On peut regretter aussi que, dans le détail, la critique du P. Emile Régnault n’ait pas toujours toute la sûreté que l’on voudrait. Il eût peut-être mieux fait, pour ne viser que ce seul endroit, de laisser à MM. de Goncourt l’une de ces singulières inventions qu’ils ont importées du roman dans l’histoire, et de ne pas nous montrer après eux Mme de Pompadour « travaillant à la ruine de la religion par un plan arrêté avec les philosophes, ses amis et ses pensionnaires. » Mais notre étonnement de voir un peu plus loin M. Paul Féval invoqué comme une autorité en histoire n’a pu sans doute être égalé que par celui de l’auteur des Mystères de Londres, si toutefois il a lu le livre du P. Régnault. Nous n’avons guère été moins surpris à la rencontre de quelques expressions d’une familiarité trop vulgaire sous la plume du biographe d’un archevêque : « Les magistrats ne voulurent pas attendre à tirer pied ou aile d’une situation dont ils triomphaient, » ou encore : « Mme de Pompadour plus obstinée que jamais à en découdre avec le roi de Prusse, se montra ravie d’être débarrassée de Bernis. » On n’est pas habitué à voir ces façons d’écrire tomber de la plume d’un écrivain de la compagnie de Jésus, et j’en souffre pour cette réputation d’humanistes dont ils sont justement fiers. Mais n’insistons pas, et plutôt, reconnaissant que ce livre a dû coûter à son auteur beaucoup de temps et beaucoup de travail, consolons-nous de n’en avoir pas pu dire plus de bien en souhaitant que le P. Emile Régnault dépense sur quelque autre sujet, mieux choisi, les qualités de patience et de conscience dont ces deux volumes portent incontestablement témoignage.
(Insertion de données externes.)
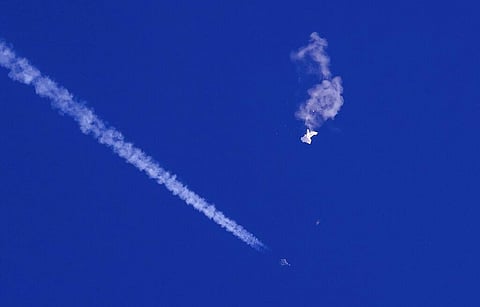 US Air Force fighter aircraft shooting down a suspected Chinese spy balloon off the Carolina coast on February 4, 2023 (Photo | AP)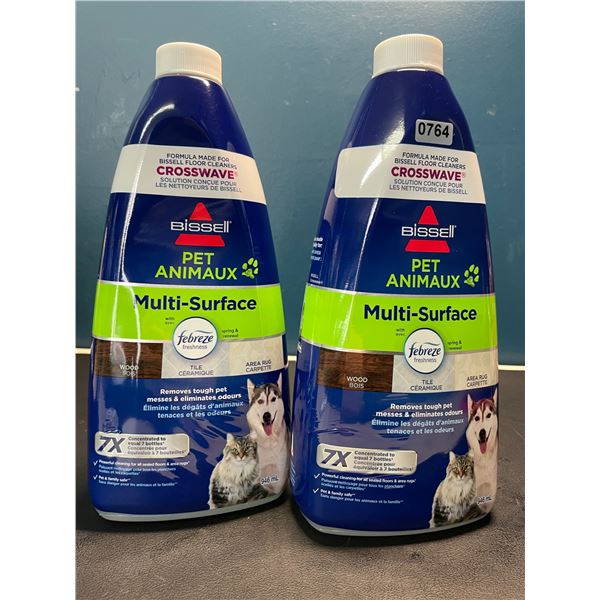 Lot of 2 Jugs of Bissell Pet Multi-Surface Cleaners w/ Febreeze - 946mL each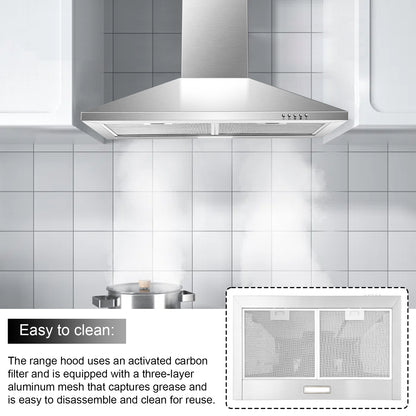 Three-Speed Range Hood 30 Inch Wall Mounted Range Hoods, Convertible Duct/Ductless Kitchen Hood, Max 450 Cfm, Black, Stainless Steel, Aluminum Filters, Led Light, Button Control Vent Hood (Silver)
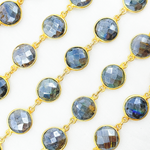 Load image into Gallery viewer, Coated Labradorite Round Shape Bezel Gold Plated Wire Chain. CLB64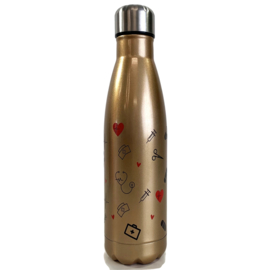 Dubbelwandige fles - zorg symbolen - Golden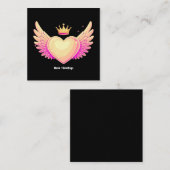 ピンクの翼とクール王冠AのTouchを持つ天使のハート スクエア名刺 (正面/裏面)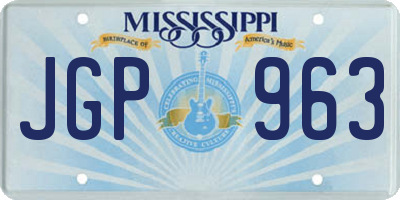 MS license plate JGP963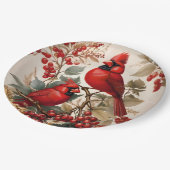 Zwei Rote Kardinal - Vögel und Beeren Pappteller (Schrägansicht)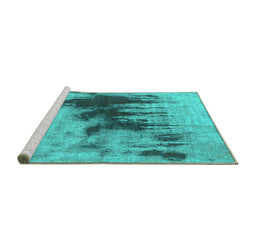 Sideview of Machine Washable Oriental Turquoise Industrial Area Rugs, wshurb1543turq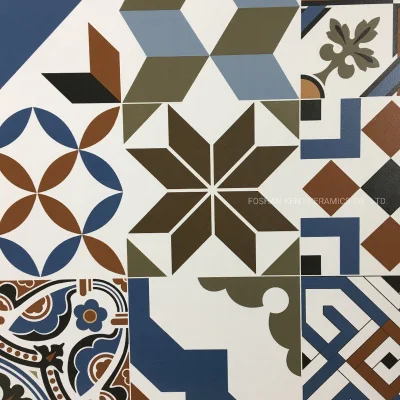 Blue Mix Multicolor Encaustic Art Pattern Warm Style Rustic Floor and Wall Tiles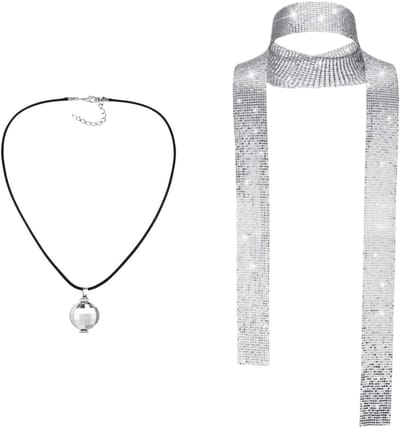 Elegante zilveren metalen sjaal en ketting - 2 stuks, sprankelende stof, damesaccessoires voor elke gelegenheid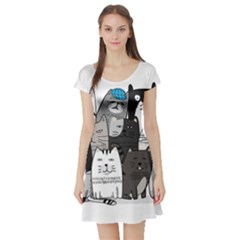 Cute Cat Hand Drawn Cartoon Style Short Sleeve Skater Dress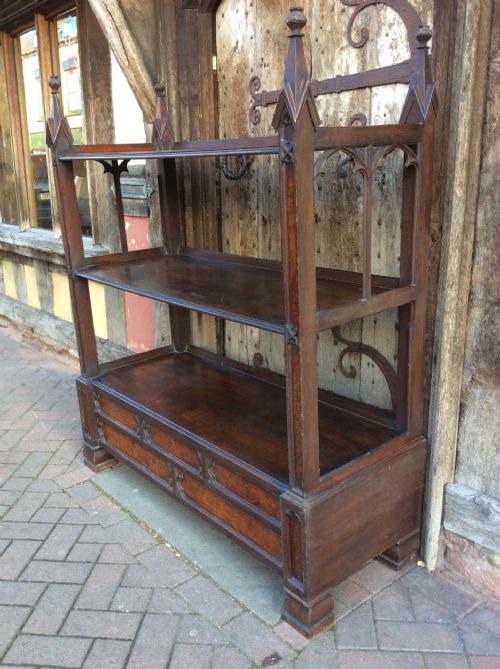19thc Gothic Oak and Burr Oak Buffet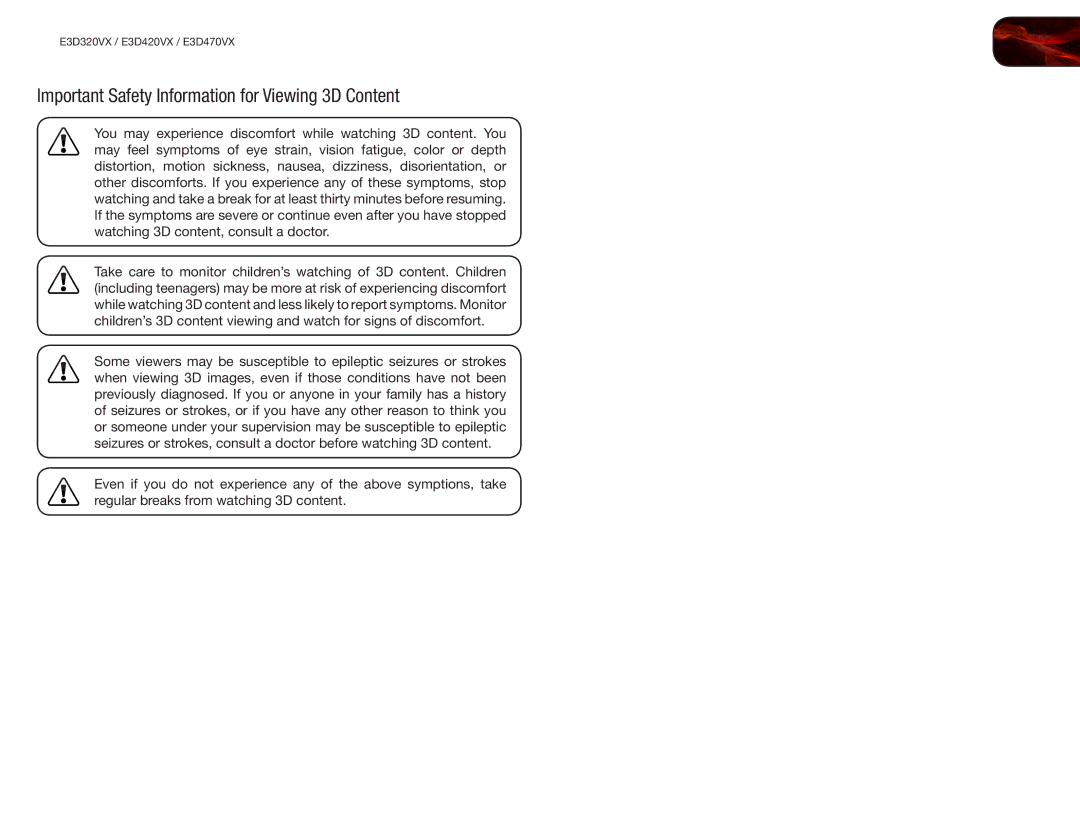 Vizio E3D420VX, E3D320VX, E3D470VX user manual Important Safety Information for Viewing 3D Content 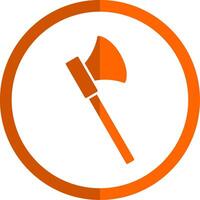 Axe Glyph Orange Circle Icon vector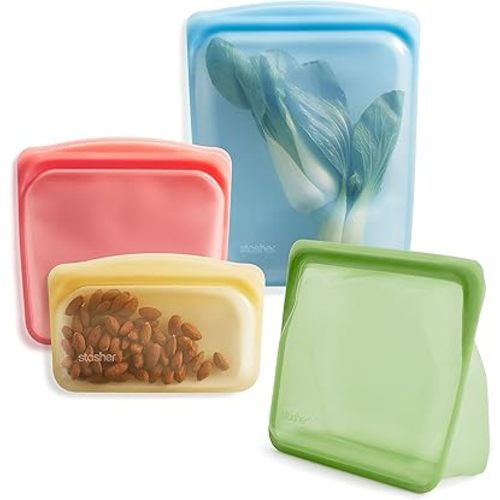 Stasher Premium Silicone Reusable Food Storage Bags, 4-Pack, Rainbow, Multi-Use Food Storage Bags, Lunch Bag, Travel Containers, BPA Free, Leak-free, Dishwasher-Safe, Eco-friendly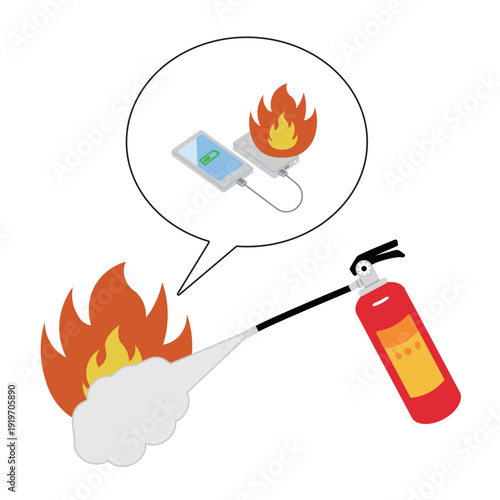 カラーイラスト | モバイルバッテリーの発火事故と消火器の噴射 | 火災予防と安全対策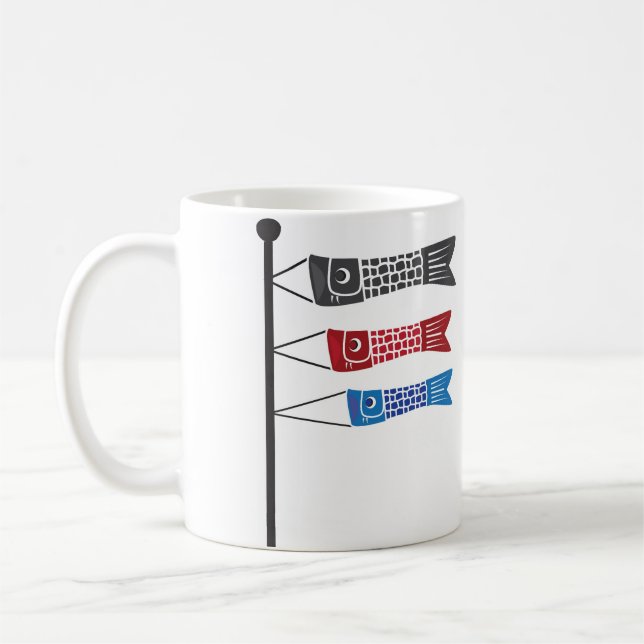 Caneca De Café Koinobori ou Carpas Bandeirolas (Esquerda)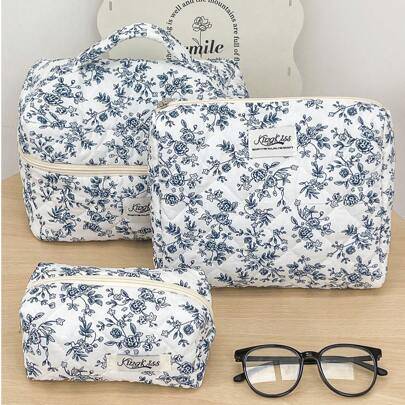 Shein Multi-Function Multi-Function Cosmetic Bag - Blue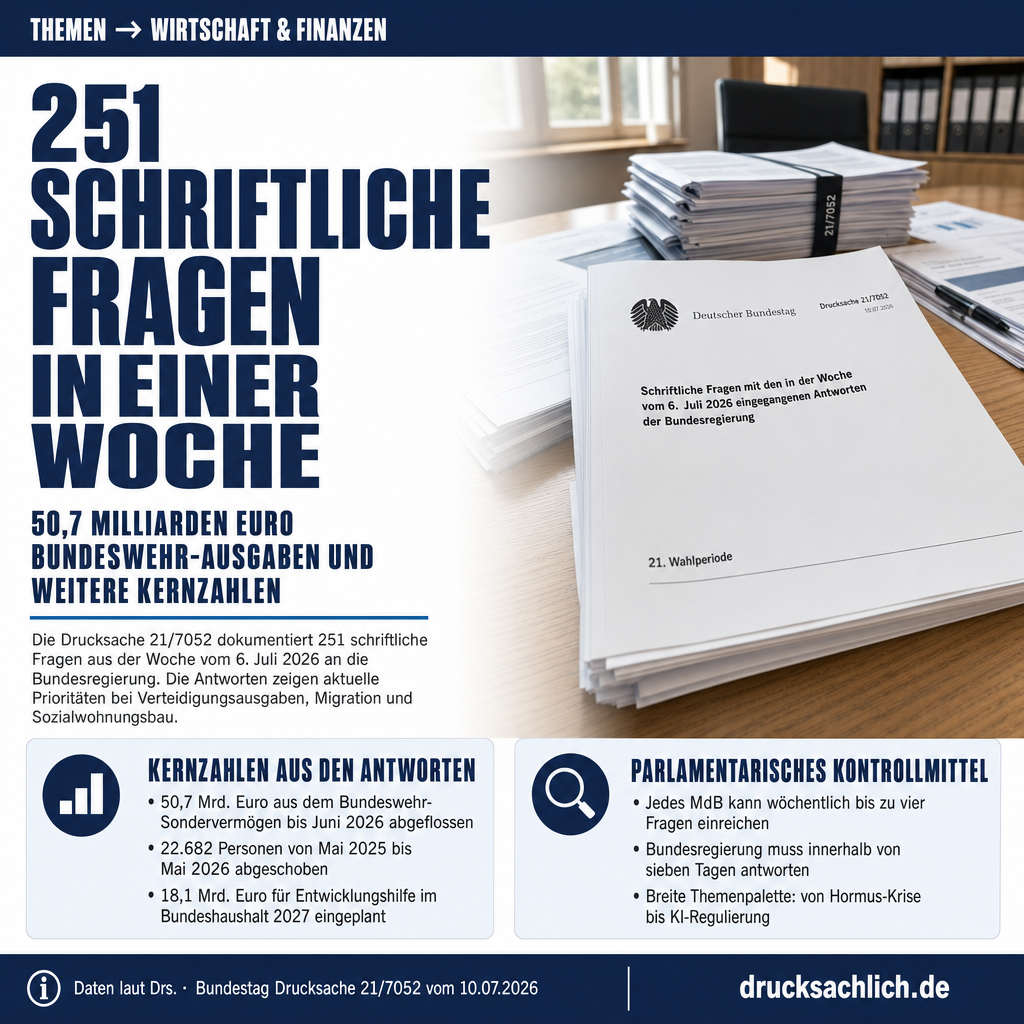 Schriftliche Fragen KW 28/2026: 251 Antworten im Überblick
Ce n’est pas pour le public, mais pour quelques parens et pour quelques amis, que M. Delahante avait rédigé d’abord les Notices qui forment aujourd’hui sous ce titre expressif : une Famille de finance au XVIIIe siècle, l’un des livres les plus intéressans et les plus instructifs en même temps que l’on puisse lire[1]. Nos amis ni nos parens mêmes, avec les meilleures intentions du monde, ne sont pas en

  1. Une Famille de finance au XVIIIe siècle. Mémoires, correspondances et papiers de famille réunis et mis en ordre, par M. Adrien Delahante, 2 vol. in-8o ; Paris, 1881 ; Hetzel.